*The problem*: Please copy, word for word, the passage of the article on watching the World Cup in Irkutsk starting with "I almost didn't" and going on through "World Cup football.".

━━━━━ Source

12-43 a.m. in Irkutsk, in eastern Siberia. There's a wedding party on in the hotel, and the bar is full of celebrants at the end of a long weekend of festivities. Russian weddings typically start on a Friday and go on till Sunday, the ceremonies lubricated by litres of vodka.

The vodka's effects had surfaced through the penalty shootout, with cheers for each of Russia's converted kicks and for Koke's miss, and loud groans, accompanied by palms waved downwards in the universal expression of disgust, when Spain scored. But there's a hush as Iago Aspas steps up to take his kick. And a half second later wild celebrations as his shot hits Igor Akinfeev's legs and rebounds out.


Also see: World Cup stories: Jayaditya Gupta in Russia


Russia are through, improbably, to the World Cup quarter-finals and just for a few moments that event is bigger in this room than the wedding. The groom is somewhere in the crowd of hugging, shouting Russians; men who had met minutes ago hug each other, as do a couple of boys who are part of the wedding party. The chant goes up: "Ross-ee-ya! Ross-ee-ya!".

Trying to get reactions from them is futile. Emotion, vodka and the language barrier together make articulation impossible. Igor, an engineer from St Petersburg, is the only one who can put his feelings into words. "If they had lost today it would have been okay, we never thought they would come this far. But to beat Spain..."

I almost didn't have this story to write. I'd set out to find a bar screening the match, and walked down Karl Marx Street, Irkutsk's main nightlife district. But the first few I spotted were relatively empty. There was a crowd at The Library, which calls itself "The Intelligent Bar" and has a large picture of Ernest Hemingway as its motif. But they were true to their name, showing a wildlife documentary, and refused my request to change to something as low-brow as World Cup football.

━━━━━━━━━━
━━━━━ Record set

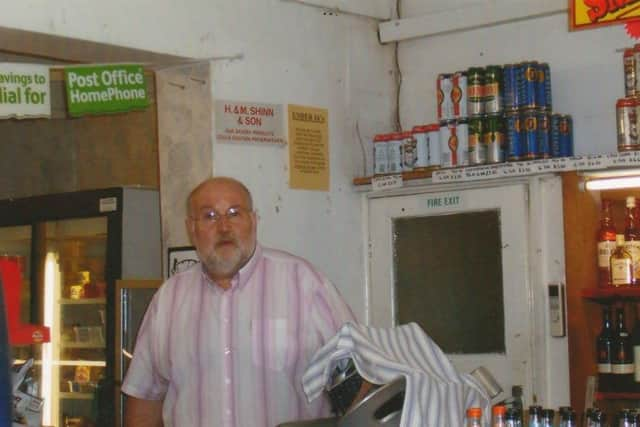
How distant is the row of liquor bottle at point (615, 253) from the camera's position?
17.1 ft

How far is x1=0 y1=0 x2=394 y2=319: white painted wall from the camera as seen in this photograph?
4965 mm

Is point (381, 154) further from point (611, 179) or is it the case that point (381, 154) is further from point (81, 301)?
point (81, 301)

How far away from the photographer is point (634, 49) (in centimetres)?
510

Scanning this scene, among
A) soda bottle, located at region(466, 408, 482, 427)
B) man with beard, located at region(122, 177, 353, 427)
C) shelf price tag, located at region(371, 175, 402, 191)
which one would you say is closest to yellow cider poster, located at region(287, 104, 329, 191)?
shelf price tag, located at region(371, 175, 402, 191)

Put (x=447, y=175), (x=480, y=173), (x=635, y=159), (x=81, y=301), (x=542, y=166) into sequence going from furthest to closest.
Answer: (x=81, y=301) < (x=447, y=175) < (x=480, y=173) < (x=542, y=166) < (x=635, y=159)

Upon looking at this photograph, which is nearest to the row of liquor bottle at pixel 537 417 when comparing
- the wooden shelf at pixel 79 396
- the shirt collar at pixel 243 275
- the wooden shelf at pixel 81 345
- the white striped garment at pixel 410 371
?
the white striped garment at pixel 410 371

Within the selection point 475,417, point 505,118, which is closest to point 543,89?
point 505,118

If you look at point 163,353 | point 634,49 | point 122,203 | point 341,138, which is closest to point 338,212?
point 341,138

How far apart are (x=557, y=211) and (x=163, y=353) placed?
2.13m

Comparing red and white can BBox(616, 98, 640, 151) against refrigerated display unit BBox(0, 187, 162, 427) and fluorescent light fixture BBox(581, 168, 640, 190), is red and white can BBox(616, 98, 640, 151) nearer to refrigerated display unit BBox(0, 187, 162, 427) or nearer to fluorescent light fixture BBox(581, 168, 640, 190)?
fluorescent light fixture BBox(581, 168, 640, 190)

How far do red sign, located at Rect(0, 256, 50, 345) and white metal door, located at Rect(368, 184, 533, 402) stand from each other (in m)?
2.03

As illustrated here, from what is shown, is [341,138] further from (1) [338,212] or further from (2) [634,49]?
(2) [634,49]

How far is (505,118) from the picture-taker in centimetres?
542

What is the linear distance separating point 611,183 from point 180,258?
1.92 meters
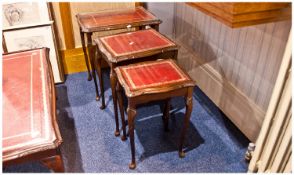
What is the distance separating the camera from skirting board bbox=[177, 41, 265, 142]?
179 centimetres

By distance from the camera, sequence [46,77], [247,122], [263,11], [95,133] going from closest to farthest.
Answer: [263,11], [46,77], [247,122], [95,133]

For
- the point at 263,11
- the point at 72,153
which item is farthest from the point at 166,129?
the point at 263,11

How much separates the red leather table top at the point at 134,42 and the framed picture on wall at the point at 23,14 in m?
0.69

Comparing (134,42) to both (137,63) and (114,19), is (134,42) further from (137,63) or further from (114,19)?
(114,19)

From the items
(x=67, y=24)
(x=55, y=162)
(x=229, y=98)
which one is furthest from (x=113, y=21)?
(x=55, y=162)

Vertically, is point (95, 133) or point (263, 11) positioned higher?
point (263, 11)

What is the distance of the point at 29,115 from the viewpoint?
1.14 metres

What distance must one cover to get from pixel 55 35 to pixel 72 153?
1159 millimetres

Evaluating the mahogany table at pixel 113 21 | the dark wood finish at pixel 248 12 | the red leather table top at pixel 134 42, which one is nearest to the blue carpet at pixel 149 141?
the mahogany table at pixel 113 21

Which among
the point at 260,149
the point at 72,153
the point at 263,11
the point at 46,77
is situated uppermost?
the point at 263,11

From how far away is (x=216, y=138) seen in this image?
192 centimetres

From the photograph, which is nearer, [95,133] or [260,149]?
[260,149]

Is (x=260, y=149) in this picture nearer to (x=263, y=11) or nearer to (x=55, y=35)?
(x=263, y=11)

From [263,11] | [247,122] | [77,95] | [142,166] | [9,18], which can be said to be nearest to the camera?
[263,11]
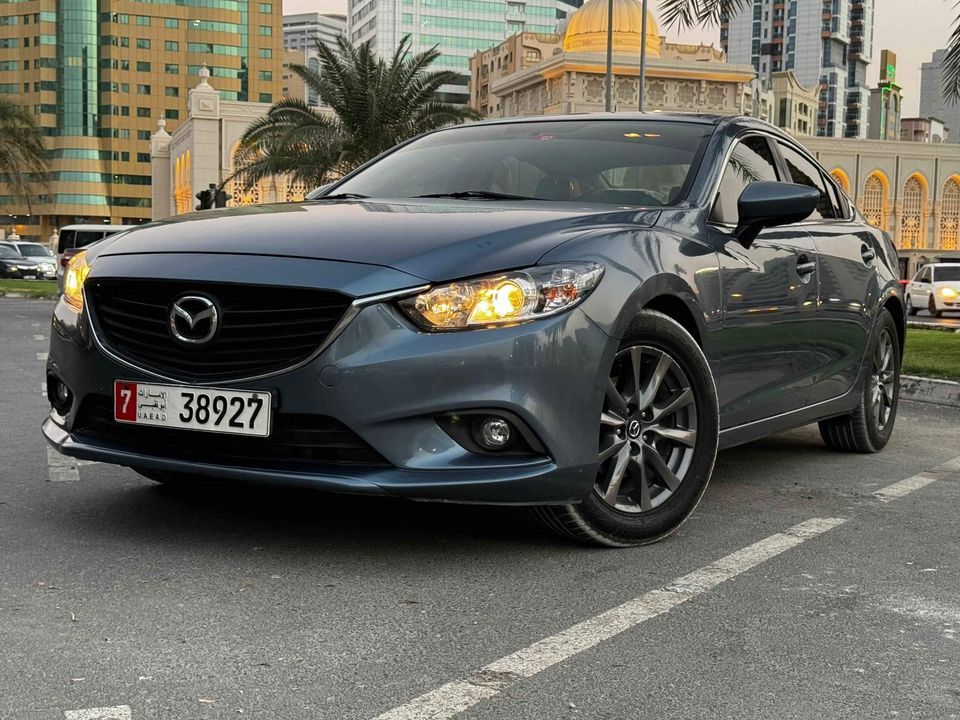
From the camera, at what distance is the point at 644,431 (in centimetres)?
410

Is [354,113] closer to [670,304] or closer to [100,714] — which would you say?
[670,304]

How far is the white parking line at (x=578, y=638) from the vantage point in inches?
104

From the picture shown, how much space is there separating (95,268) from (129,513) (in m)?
0.92

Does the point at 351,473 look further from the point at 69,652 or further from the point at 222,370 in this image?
the point at 69,652

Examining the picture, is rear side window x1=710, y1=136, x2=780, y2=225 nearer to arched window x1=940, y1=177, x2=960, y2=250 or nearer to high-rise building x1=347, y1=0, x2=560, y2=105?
arched window x1=940, y1=177, x2=960, y2=250

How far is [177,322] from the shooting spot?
3.72m

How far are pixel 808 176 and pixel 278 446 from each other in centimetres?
333

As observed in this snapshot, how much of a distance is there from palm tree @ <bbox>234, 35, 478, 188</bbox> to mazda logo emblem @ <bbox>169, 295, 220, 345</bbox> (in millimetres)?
24943

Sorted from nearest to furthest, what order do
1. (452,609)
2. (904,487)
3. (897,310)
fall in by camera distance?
1. (452,609)
2. (904,487)
3. (897,310)

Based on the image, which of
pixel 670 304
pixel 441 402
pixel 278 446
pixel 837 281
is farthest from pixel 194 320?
pixel 837 281

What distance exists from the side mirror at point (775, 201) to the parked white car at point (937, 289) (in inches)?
1121

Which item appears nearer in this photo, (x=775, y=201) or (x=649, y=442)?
(x=649, y=442)

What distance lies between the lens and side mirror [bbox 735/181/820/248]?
15.2 feet

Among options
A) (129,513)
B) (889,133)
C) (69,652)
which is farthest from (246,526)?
(889,133)
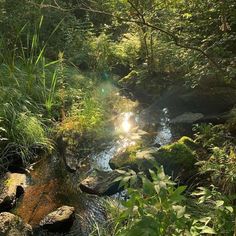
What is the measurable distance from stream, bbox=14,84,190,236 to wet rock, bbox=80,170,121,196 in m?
0.08

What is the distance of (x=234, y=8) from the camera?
372cm

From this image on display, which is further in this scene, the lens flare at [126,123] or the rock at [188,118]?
the lens flare at [126,123]

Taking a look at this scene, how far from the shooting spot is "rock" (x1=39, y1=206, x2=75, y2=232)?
4.02 m

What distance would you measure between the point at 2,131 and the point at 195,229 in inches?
148

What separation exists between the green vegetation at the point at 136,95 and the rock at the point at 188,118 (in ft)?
0.62

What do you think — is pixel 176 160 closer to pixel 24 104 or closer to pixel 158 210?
pixel 158 210

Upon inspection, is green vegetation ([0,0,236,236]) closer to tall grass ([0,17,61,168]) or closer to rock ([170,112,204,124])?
tall grass ([0,17,61,168])

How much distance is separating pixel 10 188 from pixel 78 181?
883mm

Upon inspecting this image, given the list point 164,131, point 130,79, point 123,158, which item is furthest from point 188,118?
point 130,79

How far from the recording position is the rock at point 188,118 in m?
5.99

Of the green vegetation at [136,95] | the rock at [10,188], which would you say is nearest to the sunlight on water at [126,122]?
the green vegetation at [136,95]

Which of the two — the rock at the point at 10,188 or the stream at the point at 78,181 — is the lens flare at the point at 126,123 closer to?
the stream at the point at 78,181

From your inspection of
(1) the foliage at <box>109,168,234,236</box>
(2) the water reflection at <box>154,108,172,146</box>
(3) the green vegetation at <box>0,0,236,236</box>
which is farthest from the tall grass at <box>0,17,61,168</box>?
(1) the foliage at <box>109,168,234,236</box>

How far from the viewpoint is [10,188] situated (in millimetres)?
4699
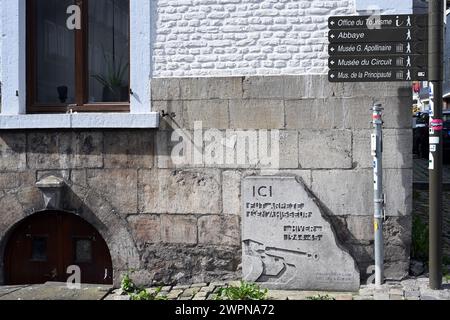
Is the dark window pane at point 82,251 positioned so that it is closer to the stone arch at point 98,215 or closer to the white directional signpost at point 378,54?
the stone arch at point 98,215

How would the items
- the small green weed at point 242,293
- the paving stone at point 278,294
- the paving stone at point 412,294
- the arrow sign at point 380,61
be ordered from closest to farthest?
the paving stone at point 412,294 → the small green weed at point 242,293 → the paving stone at point 278,294 → the arrow sign at point 380,61

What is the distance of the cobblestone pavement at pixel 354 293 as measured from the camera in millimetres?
5441

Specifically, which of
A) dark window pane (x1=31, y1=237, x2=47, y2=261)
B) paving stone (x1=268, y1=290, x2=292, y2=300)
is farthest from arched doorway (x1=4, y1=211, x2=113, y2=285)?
paving stone (x1=268, y1=290, x2=292, y2=300)

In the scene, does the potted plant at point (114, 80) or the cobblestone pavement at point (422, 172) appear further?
the cobblestone pavement at point (422, 172)

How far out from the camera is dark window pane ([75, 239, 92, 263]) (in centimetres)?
654

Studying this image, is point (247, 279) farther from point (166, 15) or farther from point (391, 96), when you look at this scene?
point (166, 15)

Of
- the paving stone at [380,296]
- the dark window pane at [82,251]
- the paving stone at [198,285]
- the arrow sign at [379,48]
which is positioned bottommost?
the paving stone at [198,285]

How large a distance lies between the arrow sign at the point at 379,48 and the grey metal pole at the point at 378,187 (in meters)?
0.59

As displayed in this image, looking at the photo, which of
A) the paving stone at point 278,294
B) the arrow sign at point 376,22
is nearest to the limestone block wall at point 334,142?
the arrow sign at point 376,22

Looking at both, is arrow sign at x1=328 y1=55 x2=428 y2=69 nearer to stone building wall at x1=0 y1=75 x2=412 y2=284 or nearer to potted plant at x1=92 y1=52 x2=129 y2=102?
stone building wall at x1=0 y1=75 x2=412 y2=284

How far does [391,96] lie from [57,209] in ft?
12.8

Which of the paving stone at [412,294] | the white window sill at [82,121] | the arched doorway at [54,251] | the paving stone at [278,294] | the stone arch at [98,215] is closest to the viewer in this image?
the paving stone at [412,294]

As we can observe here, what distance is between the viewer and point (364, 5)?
5.90 m

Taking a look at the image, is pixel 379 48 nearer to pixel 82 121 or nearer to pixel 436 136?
pixel 436 136
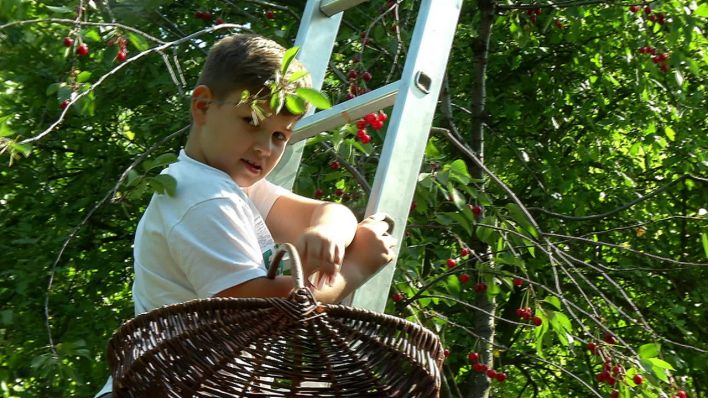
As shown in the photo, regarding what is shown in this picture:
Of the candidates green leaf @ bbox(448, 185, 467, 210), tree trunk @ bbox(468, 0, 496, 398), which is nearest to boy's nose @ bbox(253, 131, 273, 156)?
green leaf @ bbox(448, 185, 467, 210)

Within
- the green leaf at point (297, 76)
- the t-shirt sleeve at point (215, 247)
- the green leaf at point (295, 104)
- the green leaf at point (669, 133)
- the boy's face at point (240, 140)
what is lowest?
the t-shirt sleeve at point (215, 247)

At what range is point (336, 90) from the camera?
3.55 m

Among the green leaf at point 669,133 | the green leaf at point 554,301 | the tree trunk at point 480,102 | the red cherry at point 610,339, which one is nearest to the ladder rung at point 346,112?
the green leaf at point 554,301

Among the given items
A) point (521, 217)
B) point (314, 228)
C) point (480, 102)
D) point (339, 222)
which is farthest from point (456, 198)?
point (480, 102)

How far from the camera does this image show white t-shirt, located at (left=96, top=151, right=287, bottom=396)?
5.89 feet

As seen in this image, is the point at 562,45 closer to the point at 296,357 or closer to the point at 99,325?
the point at 99,325

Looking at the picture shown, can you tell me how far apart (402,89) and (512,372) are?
17.3 feet

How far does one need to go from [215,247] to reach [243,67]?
0.43 metres

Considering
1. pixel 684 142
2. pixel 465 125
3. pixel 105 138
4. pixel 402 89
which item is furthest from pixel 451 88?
pixel 402 89

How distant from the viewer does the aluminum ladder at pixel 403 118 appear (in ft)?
6.97

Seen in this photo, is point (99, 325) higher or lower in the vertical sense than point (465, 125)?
lower

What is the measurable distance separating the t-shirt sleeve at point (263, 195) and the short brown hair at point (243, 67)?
0.31 metres

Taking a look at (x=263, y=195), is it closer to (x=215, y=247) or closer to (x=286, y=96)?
(x=286, y=96)

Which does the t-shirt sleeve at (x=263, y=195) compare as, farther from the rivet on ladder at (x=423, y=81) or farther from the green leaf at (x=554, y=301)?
the green leaf at (x=554, y=301)
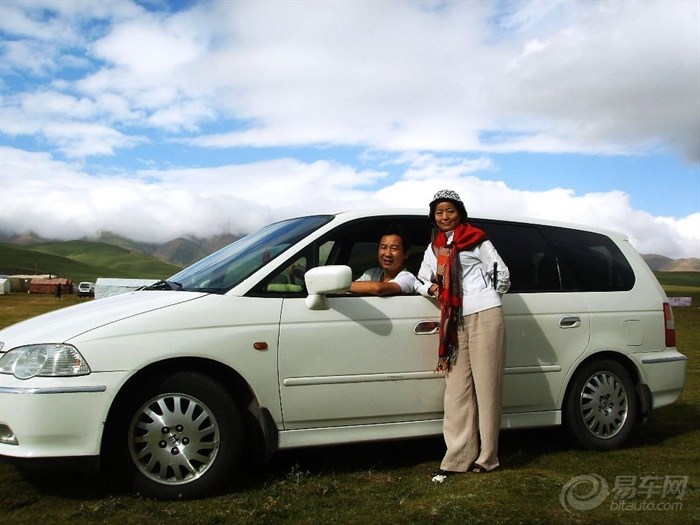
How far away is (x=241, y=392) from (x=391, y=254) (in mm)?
1467

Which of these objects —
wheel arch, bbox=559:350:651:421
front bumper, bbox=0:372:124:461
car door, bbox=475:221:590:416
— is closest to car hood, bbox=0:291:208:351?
front bumper, bbox=0:372:124:461

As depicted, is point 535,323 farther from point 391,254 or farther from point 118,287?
point 118,287

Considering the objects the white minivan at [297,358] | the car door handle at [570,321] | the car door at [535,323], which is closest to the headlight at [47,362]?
the white minivan at [297,358]

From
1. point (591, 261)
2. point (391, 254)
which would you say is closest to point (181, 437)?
point (391, 254)

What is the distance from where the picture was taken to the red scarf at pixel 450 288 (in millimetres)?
4617

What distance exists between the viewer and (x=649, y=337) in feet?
18.5

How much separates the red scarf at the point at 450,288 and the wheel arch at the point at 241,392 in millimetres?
1269

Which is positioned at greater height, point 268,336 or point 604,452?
point 268,336

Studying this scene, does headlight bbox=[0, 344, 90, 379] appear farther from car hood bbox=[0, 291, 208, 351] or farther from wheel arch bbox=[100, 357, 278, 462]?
wheel arch bbox=[100, 357, 278, 462]

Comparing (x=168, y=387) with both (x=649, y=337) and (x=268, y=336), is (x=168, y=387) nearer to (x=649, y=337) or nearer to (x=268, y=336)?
(x=268, y=336)

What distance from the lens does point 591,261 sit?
5660 millimetres

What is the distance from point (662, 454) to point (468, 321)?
82.7 inches

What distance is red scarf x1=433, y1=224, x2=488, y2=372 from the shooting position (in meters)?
4.62

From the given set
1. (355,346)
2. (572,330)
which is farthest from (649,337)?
(355,346)
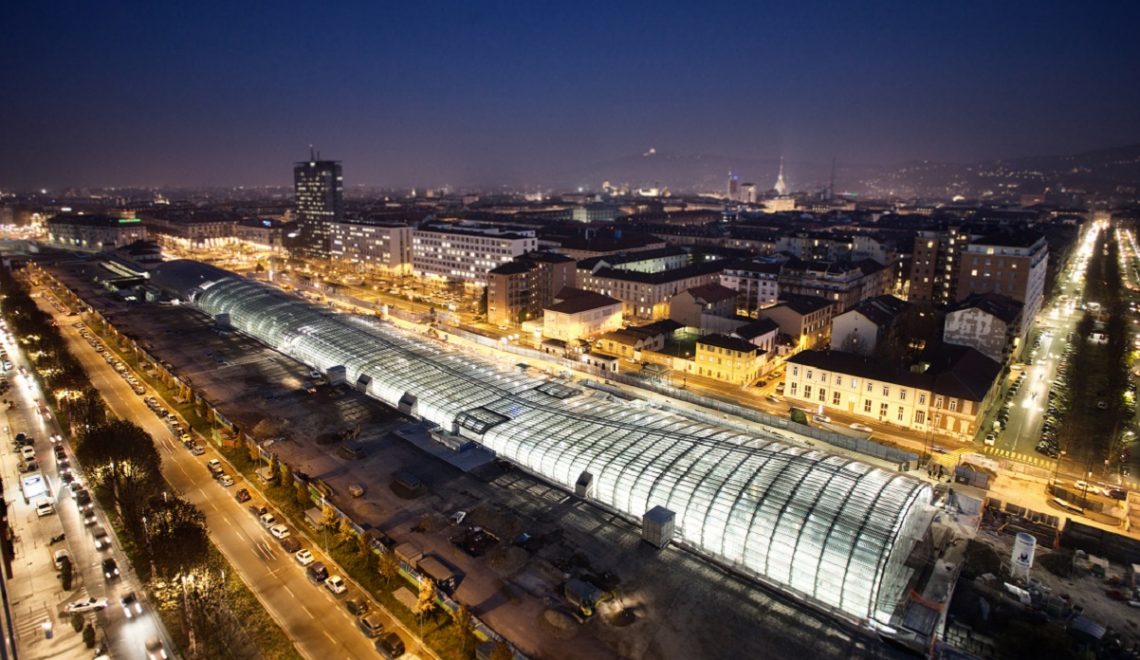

━━━━━━━━━━

*Answer*:
I almost didn't have this story to write. I'd set out to find a bar screening the match, and walked down Karl Marx Street, Irkutsk's main nightlife district. But the first few I spotted were relatively empty. There was a crowd at The Library, which calls itself "The Intelligent Bar" and has a large picture of Ernest Hemingway as its motif. But they were true to their name, showing a wildlife documentary, and refused my request to change to something as low-brow as World Cup football.